> _Page text_:
--*--

The network link can provide data communication through at least one network to other data devices. For example, a network link can provide a connection to the world-wide packet data communication network commonly referred to as the “Internet,” for example through a local network to a host computer or to data equipment operated by an Internet Service Provider (ISP). Local networks and the Internet use electrical, electromagnetic or optical signals that carry digital data to and from computer system computer system 500.


Computer system 500 can send messages and receive data, including program code, through the network(s) and network interface device 508. In the Internet example, a server can transmit a requested code for an application program through the Internet and network interface device 508. The received code can be executed by processing device 502 as it is received, and/or stored in data storage system 540, or other non-volatile storage for later execution.


The input/output system 510 can include an output device, such as a display, for example a liquid crystal display (LCD) or a touchscreen display, for displaying information to a computer user, or a speaker, a haptic device, or another form of output device. The input/output system 510 can include an input device, for example, alphanumeric keys and other keys configured for communicating information and command selections to processing device 502. An input device can, alternatively or in addition, include a cursor control, such as a mouse, a trackball, or cursor direction keys for communicating direction information and command selections to processing device 502 and for controlling cursor movement on a display. An input device can, alternatively or in addition, include a microphone, a sensor, or an array of sensors, for communicating sensed information to processing device 502. Sensed information can include voice commands, audio signals, geographic location information, and/or digital imagery, for example.


The data storage system 540 can include a machine-readable storage medium 542 (also known as a computer-readable medium) on which is stored one or more sets of instructions 544 or software embodying any one or more of the methodologies or functions described herein. The instructions 544 can also reside, completely or at least partially, within the main memory 504 and/or within the processing device 502 during execution thereof by the computer system 500, the main memory 504 and the processing device 502 also constituting machine-readable storage media.

--*--

> _Data_:
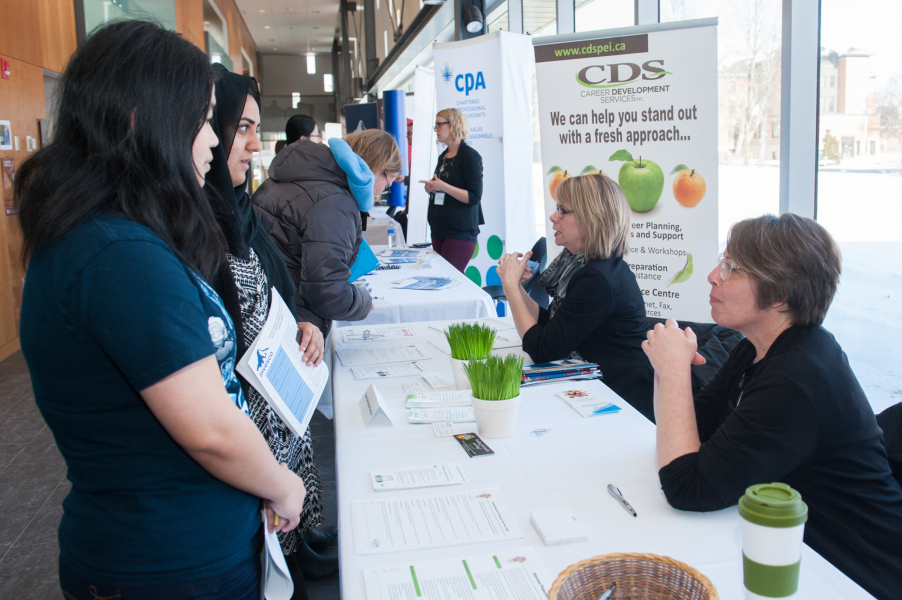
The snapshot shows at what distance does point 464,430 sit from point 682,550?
62 centimetres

--*--

> _What to work on_:
**a.** Quote the computer system text word for word, starting at "Computer system 500 can" and ending at "for later execution.".
**b.** List every kind of sensed information that the computer system text names.

> _Answers per task_:
**a.**
Computer system 500 can send messages and receive data, including program code, through the network(s) and network interface device 508. In the Internet example, a server can transmit a requested code for an application program through the Internet and network interface device 508. The received code can be executed by processing device 502 as it is received, and/or stored in data storage system 540, or other non-volatile storage for later execution.

**b.**
- Voice commands
- Audio signals
- Geographic location information
- Digital imagery